Questions about scene geometry:
◆ ◆ ◆ ◆ ◆

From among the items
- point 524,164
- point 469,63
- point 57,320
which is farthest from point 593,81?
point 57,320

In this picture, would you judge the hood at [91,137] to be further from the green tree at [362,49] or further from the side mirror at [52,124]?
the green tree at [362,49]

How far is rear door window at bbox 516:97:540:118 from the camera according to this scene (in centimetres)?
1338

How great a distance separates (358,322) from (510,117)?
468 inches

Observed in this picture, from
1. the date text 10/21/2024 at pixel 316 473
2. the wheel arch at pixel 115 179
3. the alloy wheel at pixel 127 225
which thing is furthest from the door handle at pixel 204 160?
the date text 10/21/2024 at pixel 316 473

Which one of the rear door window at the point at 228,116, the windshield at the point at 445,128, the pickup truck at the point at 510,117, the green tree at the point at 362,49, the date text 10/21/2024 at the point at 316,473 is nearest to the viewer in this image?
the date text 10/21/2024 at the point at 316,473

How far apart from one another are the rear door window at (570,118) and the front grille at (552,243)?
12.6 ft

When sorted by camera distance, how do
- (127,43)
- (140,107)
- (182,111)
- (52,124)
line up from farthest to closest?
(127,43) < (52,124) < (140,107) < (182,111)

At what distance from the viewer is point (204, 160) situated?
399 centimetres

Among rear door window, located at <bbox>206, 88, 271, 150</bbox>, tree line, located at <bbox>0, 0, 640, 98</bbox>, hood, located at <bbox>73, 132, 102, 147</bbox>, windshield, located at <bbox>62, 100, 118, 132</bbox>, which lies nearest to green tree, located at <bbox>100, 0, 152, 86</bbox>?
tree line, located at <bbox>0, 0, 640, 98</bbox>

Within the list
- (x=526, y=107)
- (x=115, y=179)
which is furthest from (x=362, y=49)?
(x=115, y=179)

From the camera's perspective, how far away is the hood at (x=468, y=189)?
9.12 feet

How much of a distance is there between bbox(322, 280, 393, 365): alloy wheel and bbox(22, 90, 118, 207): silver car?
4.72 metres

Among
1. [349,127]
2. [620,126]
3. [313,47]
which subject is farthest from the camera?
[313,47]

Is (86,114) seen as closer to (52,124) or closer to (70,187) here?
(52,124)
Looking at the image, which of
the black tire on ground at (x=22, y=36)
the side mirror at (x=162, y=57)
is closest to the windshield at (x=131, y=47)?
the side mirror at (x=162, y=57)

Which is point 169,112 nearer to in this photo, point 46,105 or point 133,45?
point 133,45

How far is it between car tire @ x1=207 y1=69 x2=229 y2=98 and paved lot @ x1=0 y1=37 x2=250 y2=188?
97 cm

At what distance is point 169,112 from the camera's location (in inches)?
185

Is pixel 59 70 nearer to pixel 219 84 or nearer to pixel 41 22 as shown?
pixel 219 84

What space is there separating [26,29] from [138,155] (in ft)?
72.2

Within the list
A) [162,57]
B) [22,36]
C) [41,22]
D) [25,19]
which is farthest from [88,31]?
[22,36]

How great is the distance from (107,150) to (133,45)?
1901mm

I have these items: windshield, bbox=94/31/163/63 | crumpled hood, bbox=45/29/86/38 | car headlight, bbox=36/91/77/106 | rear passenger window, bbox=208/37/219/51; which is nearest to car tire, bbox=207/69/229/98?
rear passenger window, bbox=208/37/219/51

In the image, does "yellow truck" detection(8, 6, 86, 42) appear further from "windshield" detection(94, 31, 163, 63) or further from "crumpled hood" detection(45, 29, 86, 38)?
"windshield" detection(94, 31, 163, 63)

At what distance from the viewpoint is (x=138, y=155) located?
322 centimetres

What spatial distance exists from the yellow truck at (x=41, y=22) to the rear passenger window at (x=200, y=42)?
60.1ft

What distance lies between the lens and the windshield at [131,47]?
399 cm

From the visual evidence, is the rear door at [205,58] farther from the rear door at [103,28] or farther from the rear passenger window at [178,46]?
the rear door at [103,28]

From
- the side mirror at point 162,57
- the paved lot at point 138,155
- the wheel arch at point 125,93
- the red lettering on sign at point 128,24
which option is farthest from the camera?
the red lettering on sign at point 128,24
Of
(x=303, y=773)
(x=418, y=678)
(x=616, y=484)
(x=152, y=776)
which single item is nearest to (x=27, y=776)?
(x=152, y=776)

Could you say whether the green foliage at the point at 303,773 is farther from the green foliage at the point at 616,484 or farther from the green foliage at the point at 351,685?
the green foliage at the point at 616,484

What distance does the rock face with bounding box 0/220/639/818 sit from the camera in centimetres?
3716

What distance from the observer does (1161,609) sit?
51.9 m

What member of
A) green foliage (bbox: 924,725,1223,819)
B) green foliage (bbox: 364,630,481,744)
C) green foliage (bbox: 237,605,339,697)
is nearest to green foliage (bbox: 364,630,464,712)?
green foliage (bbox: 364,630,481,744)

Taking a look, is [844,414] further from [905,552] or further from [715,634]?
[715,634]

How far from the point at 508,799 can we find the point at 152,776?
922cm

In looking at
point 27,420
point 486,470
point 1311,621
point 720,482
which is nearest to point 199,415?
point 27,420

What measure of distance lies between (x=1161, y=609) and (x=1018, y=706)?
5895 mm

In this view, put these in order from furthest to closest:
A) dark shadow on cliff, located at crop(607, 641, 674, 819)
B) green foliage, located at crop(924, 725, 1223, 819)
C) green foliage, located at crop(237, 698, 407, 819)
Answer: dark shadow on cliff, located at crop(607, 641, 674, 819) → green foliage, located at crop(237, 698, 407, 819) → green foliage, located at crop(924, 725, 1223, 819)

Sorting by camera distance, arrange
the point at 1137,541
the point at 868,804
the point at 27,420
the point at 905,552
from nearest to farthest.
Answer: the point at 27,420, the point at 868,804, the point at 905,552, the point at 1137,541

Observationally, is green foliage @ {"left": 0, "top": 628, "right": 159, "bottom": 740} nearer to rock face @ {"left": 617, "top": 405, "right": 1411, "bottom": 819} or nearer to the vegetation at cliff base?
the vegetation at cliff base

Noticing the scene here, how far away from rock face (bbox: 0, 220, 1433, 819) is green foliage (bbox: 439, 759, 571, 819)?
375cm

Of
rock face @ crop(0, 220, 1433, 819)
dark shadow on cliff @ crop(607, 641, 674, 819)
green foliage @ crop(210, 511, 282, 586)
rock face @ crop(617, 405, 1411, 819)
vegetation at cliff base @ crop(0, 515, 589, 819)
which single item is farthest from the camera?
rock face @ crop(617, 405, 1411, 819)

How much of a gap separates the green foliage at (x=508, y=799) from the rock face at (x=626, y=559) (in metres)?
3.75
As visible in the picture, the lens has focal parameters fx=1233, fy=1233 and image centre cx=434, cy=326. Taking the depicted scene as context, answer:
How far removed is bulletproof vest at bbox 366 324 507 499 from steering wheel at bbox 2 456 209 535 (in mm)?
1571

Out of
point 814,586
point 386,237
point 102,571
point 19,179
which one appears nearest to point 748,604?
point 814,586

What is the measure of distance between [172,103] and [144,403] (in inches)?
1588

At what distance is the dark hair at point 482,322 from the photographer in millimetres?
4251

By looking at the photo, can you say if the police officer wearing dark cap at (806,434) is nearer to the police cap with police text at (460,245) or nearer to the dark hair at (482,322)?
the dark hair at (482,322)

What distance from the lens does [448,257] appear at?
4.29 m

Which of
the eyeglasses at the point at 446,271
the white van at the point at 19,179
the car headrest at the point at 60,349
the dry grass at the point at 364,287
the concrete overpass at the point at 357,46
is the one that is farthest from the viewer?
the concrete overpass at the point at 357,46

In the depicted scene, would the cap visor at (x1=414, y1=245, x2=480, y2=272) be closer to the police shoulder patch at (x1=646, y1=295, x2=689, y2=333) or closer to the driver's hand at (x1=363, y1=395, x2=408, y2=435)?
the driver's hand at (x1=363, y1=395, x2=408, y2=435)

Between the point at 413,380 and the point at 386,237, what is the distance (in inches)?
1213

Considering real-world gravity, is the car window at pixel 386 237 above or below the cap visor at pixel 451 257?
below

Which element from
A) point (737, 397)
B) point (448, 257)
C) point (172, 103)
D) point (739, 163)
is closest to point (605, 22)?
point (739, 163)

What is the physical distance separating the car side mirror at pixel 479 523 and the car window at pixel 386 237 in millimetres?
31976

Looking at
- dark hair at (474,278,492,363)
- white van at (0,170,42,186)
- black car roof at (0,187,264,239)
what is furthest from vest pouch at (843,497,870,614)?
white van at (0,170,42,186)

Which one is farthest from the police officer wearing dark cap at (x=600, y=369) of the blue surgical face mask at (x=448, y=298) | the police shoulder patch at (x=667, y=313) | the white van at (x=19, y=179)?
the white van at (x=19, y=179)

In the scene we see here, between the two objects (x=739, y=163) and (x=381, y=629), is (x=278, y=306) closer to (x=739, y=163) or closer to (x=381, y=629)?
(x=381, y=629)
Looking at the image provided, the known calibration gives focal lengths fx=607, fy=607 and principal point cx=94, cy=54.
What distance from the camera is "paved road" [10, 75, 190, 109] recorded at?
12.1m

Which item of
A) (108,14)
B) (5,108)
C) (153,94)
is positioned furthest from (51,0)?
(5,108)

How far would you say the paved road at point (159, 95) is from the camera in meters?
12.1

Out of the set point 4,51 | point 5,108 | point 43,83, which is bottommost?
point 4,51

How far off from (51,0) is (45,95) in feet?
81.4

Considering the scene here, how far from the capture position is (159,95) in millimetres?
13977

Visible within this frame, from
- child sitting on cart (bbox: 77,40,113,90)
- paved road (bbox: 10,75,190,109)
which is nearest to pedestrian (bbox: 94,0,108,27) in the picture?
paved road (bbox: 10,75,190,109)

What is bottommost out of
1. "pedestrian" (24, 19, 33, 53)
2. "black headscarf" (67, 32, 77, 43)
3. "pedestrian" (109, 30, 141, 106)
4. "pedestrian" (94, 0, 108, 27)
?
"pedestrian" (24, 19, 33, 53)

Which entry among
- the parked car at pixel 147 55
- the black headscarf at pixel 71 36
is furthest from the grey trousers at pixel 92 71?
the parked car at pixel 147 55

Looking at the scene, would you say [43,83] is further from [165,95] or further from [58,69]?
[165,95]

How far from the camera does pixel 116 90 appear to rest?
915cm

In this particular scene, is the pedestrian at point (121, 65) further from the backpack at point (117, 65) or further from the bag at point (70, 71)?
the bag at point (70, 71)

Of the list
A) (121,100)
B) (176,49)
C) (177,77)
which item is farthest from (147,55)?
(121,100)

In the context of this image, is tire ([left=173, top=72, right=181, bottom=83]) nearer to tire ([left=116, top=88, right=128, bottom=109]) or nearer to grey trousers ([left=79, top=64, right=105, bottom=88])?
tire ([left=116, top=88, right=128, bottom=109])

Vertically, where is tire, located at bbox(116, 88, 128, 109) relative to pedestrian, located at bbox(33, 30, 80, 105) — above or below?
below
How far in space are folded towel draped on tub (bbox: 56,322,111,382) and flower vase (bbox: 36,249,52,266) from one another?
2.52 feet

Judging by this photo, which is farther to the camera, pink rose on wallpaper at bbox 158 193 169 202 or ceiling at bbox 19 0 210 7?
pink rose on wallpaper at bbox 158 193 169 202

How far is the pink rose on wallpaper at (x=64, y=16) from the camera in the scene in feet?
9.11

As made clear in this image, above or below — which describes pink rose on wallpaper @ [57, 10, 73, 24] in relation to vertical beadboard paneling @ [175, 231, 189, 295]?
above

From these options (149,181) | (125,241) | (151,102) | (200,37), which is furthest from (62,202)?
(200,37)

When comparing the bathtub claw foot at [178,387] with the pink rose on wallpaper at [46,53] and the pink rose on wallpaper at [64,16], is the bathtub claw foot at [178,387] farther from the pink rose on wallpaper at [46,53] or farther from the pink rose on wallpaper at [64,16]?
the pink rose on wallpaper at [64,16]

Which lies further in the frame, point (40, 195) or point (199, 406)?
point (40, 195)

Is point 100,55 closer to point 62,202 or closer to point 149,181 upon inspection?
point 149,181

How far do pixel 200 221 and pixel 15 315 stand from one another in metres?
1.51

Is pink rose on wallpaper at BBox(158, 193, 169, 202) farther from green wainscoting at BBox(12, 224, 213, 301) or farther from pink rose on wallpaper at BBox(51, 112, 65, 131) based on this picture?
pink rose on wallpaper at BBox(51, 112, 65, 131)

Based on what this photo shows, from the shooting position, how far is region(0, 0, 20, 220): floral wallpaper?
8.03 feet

◆ ◆ ◆ ◆ ◆

* [Work to be completed] Please quote nothing but the lines from the line with "Which lies further" through the end of the data above, exactly as written, ends included.

* [Result of the exercise]
Which lies further in the frame, point (40, 195) or point (199, 406)?
point (40, 195)

Is point 100,55 closer to point 62,202 or closer to point 149,181 upon inspection?
point 149,181

How far do pixel 200 221 and pixel 15 315 stand from one another in metres?
1.51

Is pink rose on wallpaper at BBox(158, 193, 169, 202) farther from green wainscoting at BBox(12, 224, 213, 301) or farther from pink rose on wallpaper at BBox(51, 112, 65, 131) based on this picture?
pink rose on wallpaper at BBox(51, 112, 65, 131)

Based on what this photo shows, from the shooting position, how far is region(0, 0, 20, 220): floral wallpaper?
8.03 feet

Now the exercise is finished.